» **EXERCISE REQUIREMENTS**:
Exactly the lines from the one containing "El volante compartió" through the one containing "Ремонт лодки из ПВХ своими руками 9" in the listing below are to be copied, with the pictures left out.

» **TASK INPUT**:
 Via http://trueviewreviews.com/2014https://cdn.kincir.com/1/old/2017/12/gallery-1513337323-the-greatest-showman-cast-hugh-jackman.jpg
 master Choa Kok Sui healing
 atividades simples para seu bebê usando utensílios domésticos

--

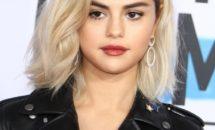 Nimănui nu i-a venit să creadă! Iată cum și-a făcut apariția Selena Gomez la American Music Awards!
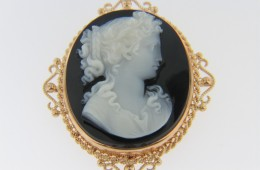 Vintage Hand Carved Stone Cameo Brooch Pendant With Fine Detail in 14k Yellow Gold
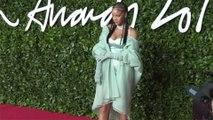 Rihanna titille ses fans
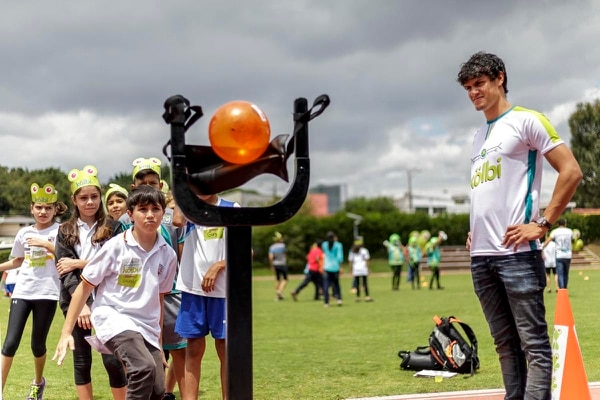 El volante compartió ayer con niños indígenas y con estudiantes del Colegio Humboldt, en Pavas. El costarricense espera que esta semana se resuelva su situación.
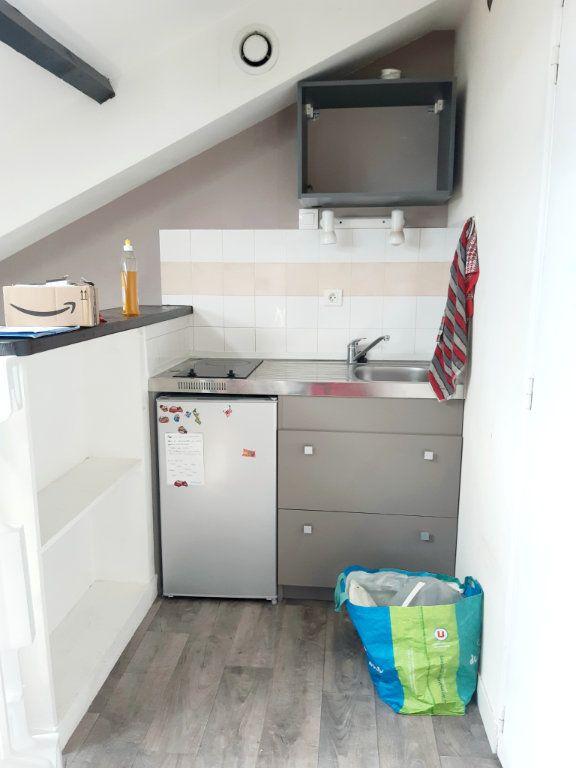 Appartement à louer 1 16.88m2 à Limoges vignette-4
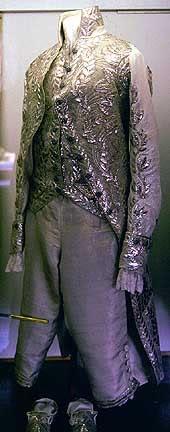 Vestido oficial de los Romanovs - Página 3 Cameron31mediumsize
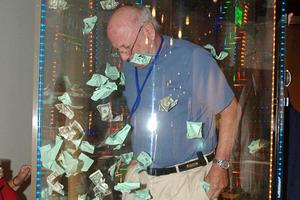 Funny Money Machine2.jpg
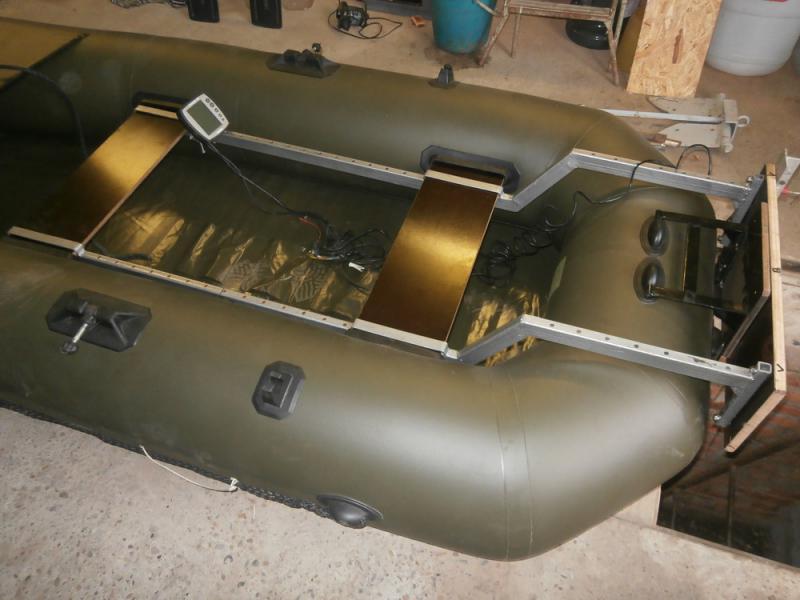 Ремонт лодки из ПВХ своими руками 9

» **EXERCISE ANSWER**:
 El volante compartió ayer con niños indígenas y con estudiantes del Colegio Humboldt, en Pavas. El costarricense espera que esta semana se resuelva su situación.
 Appartement à louer 1 16.88m2 à Limoges vignette-4
 Vestido oficial de los Romanovs - Página 3 Cameron31mediumsize
 Funny Money Machine2.jpg
 Ремонт лодки из ПВХ своими руками 9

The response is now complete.